At Databricks, we want the Lakehouse ecosystem widely accessible to all data practitioners, and R is a great interface language for this purpose because of its rich ecosystem of open source packages and broad use as a computing language for many non-computing scientific disciplines.
The product team at Databricks actively engages with R users to identify pain points and areas for improvement. A highly requested feature is the ability to launch and share shiny applications inside the Databricks notebooks. Previously, users could develop Shiny apps inside a hosted RStudio server on Databricks, but a key limitation was not being able to share the app URL with other users.

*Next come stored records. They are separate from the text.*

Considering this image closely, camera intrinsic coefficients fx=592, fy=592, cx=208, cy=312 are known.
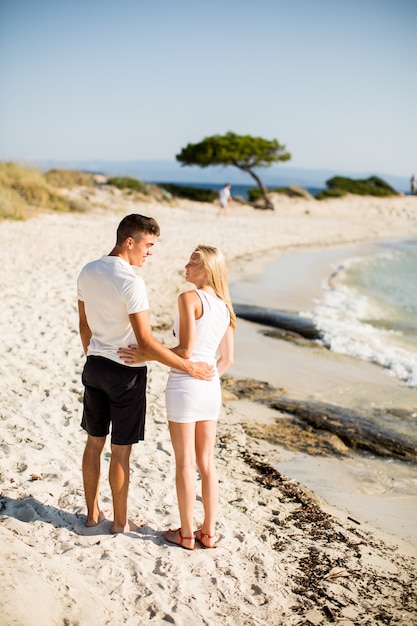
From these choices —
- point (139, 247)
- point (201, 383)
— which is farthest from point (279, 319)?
point (139, 247)

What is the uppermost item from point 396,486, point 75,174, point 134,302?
point 75,174

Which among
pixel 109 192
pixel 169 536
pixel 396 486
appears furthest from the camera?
pixel 109 192

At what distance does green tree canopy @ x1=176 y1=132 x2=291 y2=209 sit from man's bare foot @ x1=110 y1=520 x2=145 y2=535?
32002mm

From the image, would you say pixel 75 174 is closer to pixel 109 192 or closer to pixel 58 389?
pixel 109 192

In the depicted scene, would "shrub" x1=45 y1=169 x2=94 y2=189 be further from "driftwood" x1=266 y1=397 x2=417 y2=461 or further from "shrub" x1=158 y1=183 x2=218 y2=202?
"driftwood" x1=266 y1=397 x2=417 y2=461

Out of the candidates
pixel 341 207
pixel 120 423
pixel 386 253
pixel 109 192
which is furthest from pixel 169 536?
pixel 341 207

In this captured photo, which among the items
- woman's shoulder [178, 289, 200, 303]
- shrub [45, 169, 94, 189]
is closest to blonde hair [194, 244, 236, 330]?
woman's shoulder [178, 289, 200, 303]

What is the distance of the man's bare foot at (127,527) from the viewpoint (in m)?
3.70

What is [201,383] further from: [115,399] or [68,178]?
[68,178]

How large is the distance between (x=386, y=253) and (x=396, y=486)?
19.9 metres

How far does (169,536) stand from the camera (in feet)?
12.2

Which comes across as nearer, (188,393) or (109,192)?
(188,393)

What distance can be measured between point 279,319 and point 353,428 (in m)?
4.75

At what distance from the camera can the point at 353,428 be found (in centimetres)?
607
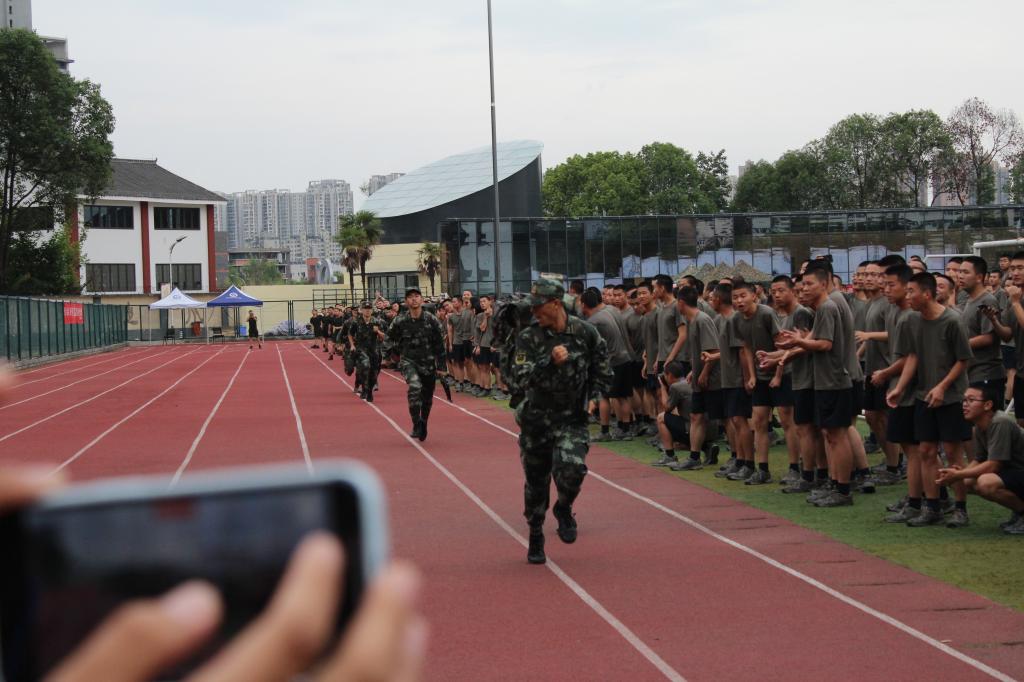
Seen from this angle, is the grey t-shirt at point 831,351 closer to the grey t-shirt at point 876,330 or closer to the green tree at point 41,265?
the grey t-shirt at point 876,330

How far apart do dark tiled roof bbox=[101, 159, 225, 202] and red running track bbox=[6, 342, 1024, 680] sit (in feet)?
223

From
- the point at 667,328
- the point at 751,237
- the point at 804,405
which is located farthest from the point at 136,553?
the point at 751,237

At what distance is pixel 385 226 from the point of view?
102 meters

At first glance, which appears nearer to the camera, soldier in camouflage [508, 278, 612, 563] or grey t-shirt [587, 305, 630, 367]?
soldier in camouflage [508, 278, 612, 563]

In addition, we consistently heard that the existing package management for R code on Databricks, a feature that was introduced in 2017, was not adequate. Users want to simply call the familiar
install.packages() function inside a notebook and have the package available on all the workers of the cluster. In addition, the library isolation that was introduced for Python notebooks was attractive for R users.
Shiny inside R Notebooks
Databricks users have been able to interactively develop and test Shiny applications inside the hosted RStudio Server on Databricks. We are taking our support for Shiny to the next level by enabling R notebook users to develop and share live Shiny apps and dashboards.

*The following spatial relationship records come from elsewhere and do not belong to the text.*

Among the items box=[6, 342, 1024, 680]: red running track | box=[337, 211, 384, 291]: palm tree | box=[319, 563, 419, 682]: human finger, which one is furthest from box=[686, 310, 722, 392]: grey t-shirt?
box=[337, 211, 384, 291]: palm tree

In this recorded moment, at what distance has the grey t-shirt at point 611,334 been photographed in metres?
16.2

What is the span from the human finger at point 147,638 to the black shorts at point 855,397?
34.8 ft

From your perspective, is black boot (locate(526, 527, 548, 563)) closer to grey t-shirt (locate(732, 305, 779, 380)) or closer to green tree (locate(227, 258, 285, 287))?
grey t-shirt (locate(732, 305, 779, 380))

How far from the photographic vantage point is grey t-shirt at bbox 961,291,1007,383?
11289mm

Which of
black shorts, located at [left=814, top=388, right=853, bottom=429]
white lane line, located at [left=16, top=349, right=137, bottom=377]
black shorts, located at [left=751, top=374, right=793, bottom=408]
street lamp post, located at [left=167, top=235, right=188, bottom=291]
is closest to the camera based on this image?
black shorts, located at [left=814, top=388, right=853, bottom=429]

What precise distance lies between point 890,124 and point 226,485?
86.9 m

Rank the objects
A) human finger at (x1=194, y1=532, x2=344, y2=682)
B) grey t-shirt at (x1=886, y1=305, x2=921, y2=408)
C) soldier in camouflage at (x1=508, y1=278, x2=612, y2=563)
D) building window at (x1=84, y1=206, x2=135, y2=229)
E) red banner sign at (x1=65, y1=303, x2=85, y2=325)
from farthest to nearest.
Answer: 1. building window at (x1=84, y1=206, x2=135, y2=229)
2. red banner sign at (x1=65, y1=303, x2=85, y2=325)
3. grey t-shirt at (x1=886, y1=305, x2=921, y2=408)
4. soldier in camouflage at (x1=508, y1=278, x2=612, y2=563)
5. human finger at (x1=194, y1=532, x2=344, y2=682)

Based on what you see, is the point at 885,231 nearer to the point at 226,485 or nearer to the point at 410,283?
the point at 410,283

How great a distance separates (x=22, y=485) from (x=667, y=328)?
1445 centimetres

Using interactive notebooks to build data applications, such as Shiny apps, is an emerging paradigm. Both notebooks and data applications are powerful tools, and data scientists naturally want to use them together. More importantly, a data application running inside a hosted notebook can be easily shared. Users would not need to “publish” Shiny applications to share them. They can simply copy the URL of the app and send it to collaborators. As long as the notebook is attached to the cluster and users have “Can Attach To” permission on the cluster, they can view and interact with the Shiny app.

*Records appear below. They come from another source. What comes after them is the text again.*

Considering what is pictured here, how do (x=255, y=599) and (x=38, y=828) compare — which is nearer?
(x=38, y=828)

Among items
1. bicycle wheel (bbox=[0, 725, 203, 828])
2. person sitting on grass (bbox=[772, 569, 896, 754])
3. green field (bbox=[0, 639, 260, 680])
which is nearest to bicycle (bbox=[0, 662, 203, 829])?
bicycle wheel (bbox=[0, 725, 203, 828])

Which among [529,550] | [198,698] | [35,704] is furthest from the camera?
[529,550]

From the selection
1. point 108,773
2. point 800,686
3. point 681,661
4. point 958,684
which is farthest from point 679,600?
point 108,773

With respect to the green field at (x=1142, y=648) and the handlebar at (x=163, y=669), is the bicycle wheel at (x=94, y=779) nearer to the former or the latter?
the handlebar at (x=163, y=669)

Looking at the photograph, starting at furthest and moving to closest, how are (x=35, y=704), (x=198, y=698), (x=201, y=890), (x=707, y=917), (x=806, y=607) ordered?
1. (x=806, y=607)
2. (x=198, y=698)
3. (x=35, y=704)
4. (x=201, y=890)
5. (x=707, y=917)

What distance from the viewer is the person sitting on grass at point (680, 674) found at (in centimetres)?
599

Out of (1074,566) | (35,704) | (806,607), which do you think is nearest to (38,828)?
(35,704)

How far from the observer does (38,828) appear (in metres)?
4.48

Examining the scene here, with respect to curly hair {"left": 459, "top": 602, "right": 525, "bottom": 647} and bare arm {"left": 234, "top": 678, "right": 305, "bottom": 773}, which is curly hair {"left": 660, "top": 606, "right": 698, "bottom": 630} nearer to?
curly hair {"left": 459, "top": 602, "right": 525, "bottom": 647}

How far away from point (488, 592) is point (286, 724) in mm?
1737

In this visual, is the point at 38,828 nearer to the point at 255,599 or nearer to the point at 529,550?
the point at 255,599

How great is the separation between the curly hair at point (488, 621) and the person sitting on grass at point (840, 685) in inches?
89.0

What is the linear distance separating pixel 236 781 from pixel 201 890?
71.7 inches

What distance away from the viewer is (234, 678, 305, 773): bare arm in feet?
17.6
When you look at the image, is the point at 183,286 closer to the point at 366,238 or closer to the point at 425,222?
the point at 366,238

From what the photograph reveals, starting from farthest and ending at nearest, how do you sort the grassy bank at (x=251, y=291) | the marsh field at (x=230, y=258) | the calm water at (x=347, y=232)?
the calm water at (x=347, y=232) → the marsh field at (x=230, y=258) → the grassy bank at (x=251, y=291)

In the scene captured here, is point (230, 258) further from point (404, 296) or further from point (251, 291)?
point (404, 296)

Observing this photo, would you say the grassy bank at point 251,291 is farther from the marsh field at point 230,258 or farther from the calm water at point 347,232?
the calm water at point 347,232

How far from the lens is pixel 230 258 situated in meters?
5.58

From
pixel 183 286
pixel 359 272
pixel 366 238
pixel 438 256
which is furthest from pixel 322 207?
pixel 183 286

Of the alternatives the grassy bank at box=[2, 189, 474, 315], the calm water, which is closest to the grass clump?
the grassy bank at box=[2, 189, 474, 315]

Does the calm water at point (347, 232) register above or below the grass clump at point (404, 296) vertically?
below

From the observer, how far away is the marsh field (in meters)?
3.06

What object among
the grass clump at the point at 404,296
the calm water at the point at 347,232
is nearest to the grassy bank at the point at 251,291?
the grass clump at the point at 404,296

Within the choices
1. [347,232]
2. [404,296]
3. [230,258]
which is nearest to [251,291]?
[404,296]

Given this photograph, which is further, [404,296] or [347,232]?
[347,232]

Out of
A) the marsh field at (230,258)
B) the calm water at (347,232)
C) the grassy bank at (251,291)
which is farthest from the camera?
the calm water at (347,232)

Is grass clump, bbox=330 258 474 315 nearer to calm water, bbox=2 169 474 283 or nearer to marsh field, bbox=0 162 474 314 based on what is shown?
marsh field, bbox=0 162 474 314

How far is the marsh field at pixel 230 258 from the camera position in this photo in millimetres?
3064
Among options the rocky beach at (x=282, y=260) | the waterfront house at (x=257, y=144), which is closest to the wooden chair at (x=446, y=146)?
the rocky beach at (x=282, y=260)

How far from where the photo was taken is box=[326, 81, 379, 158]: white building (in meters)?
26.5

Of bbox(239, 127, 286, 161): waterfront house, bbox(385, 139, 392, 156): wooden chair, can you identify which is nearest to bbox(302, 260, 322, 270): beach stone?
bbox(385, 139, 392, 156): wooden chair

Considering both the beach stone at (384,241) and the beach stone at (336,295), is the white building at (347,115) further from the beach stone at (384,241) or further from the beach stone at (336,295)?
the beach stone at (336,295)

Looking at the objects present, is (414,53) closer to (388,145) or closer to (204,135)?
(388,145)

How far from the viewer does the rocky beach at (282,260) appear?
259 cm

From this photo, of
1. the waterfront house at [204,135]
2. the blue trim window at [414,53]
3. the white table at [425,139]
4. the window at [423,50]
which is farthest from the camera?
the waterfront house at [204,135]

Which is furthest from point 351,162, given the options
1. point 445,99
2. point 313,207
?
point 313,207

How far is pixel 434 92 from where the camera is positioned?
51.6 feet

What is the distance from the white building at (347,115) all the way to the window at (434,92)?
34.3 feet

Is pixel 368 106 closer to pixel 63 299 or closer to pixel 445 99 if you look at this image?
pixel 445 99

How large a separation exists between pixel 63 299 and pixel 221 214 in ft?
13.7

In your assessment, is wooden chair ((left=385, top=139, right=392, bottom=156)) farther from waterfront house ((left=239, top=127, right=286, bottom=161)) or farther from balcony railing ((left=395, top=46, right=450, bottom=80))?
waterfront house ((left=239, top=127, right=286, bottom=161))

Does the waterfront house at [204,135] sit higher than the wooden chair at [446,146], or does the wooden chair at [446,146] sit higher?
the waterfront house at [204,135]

To try this feature, copy the code for any sample Shiny application into a new R notebook and attach it to a cluster (or single-node) running Databricks Runtime 8.3 or above. The cell that starts the app will display a clickable link, which will open your application in a new tab.
You can use the new Databricks Repositories to check out a Shiny application from a git repository. Simply place the
runApp() call in a notebook cell and launch the application.
Another new improvement in Databricks R notebooks is streaming standard out results of long-running commands. If you run long-running functions that print out intermediate results (e.g., iteratively optimization), you can now see the results as they are being generated. Similarly, if a piece of code generates warning messages before returning, you can view those messages in real time. This means your shiny application’s log messages will be printed in results section of the notebook cell that started the app.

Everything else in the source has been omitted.